Free will was great. It was everything—almost. And while political and economic equality were to be striven for, did the battle for feminine equality have to come into the bedroom? She wanted to be in control sometimes but not thought unfeminine. She wanted to be overpowered sexually and
not thought weak. The chance to give up all that responsibility in the bedroom once in a while…

No.
No, absolutely not. Especially not now. Not with a ghost. Not even with Tristam. Well, maybe—

No. No! This creature was confusing her, playing with her brain. This wasn’t free will. Was it?

“We shall see,
ma belle
. I must warn you that I know my own kind. Sometimes you must put yourself in bondage so that you may be free.” The shade laughed again as Karo’s mind raced, and then he folded in on himself in the blink of an eye. The heat went with him, sucked into some cosmic vacuum along with that ghostly laughter.

“Hugh? Wait a minute! Are you going to leave me alone?” Karo demanded of the dark place between the pots where he’d disappeared. “I really have to insist on this…Hugh? Hugh Vellacourt! I’m not kidding. I don’t want you around me. And no kinky stuff! I’m not that kind of girl.”

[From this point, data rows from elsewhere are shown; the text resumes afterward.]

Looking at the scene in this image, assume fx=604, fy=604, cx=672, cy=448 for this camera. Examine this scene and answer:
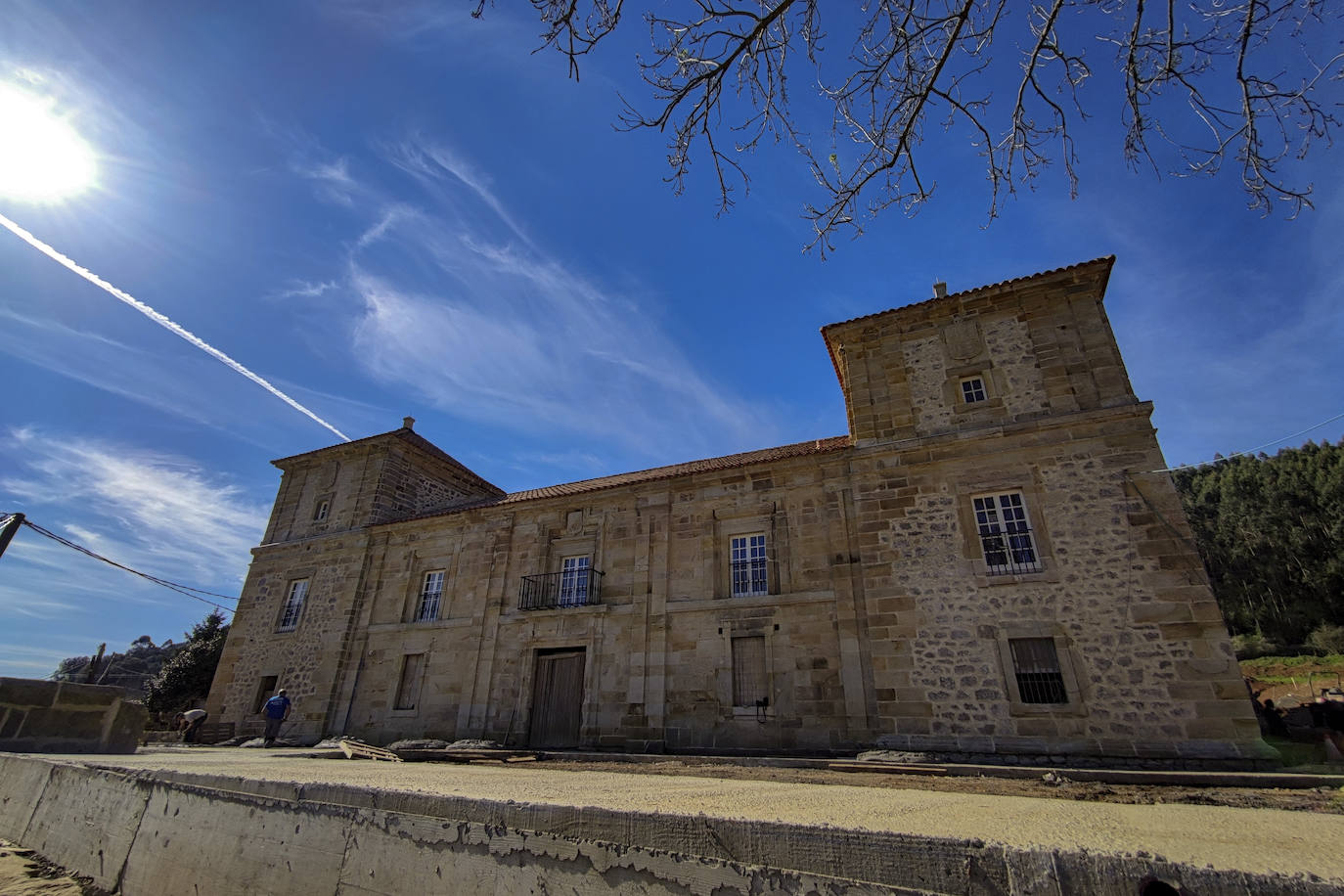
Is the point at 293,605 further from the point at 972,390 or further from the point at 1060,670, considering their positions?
the point at 1060,670

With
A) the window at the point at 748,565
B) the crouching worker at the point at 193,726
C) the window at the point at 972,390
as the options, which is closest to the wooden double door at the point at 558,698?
the window at the point at 748,565

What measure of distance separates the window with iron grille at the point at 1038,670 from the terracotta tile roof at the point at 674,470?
17.0ft

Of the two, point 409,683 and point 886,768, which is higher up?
point 409,683

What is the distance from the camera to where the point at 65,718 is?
22.1ft

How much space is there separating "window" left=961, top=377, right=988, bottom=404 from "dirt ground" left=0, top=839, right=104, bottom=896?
1435 centimetres

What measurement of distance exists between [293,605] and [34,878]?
688 inches

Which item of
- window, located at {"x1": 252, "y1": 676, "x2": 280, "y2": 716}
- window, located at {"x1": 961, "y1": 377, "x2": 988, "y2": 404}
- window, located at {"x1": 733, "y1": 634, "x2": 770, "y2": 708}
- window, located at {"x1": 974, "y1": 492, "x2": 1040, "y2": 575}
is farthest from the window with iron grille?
window, located at {"x1": 252, "y1": 676, "x2": 280, "y2": 716}

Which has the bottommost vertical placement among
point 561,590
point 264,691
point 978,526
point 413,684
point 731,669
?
point 264,691

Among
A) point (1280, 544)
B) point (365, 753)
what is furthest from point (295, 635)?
point (1280, 544)

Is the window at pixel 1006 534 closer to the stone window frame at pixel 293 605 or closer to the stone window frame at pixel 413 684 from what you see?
the stone window frame at pixel 413 684

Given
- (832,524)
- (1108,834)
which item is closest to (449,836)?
(1108,834)

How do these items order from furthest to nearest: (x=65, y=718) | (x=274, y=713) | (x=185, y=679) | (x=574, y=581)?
(x=185, y=679) → (x=574, y=581) → (x=274, y=713) → (x=65, y=718)

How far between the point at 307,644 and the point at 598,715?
10376 mm

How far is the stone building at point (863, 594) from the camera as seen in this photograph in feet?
34.2
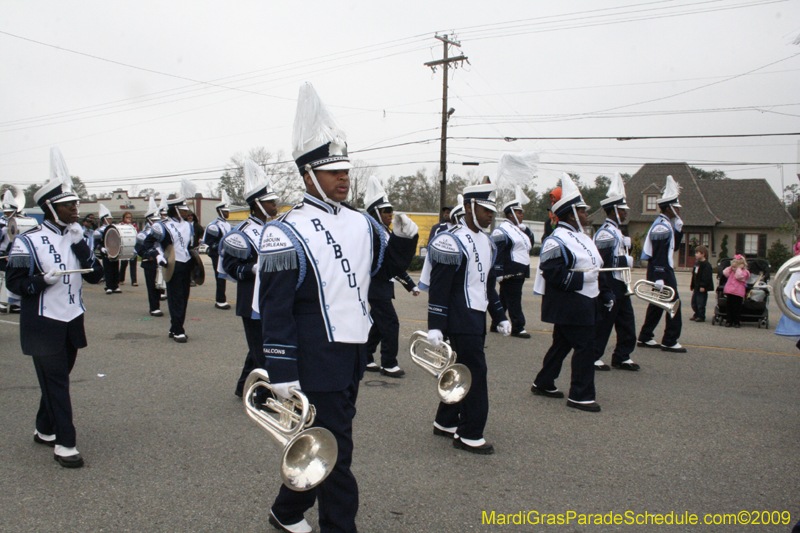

At least, she hadn’t been that kind of girl before. Tristam probably didn’t go for this stuff, either. In fact, though she was sure he wanted her, he seemed to be moving in on her with the ponderous slowness of an arthritic pachyderm. Which was totally okay with her.

Except, today he hadn’t been slow. Had that been Hugh? Had the ghost somehow warped Tristam? The thought was distasteful and frightening.

“Hugh?”

Nothing stirred.

“Miz Follett? Ma’am, are you in there?” A few loud crunches and then a khakis-clad shape filled
the doorway, blocking out what little light there was.

“Yes. It’s me.” Karo peered at the dark corner where Hugh had vanished and kicked over a pot. Nothing moved. All that was left was twigs and ash and dead beetles. The ghost was truly gone.

She began to shiver. The room was suddenly quite cold, and her blouse was clinging to her like an icy rag.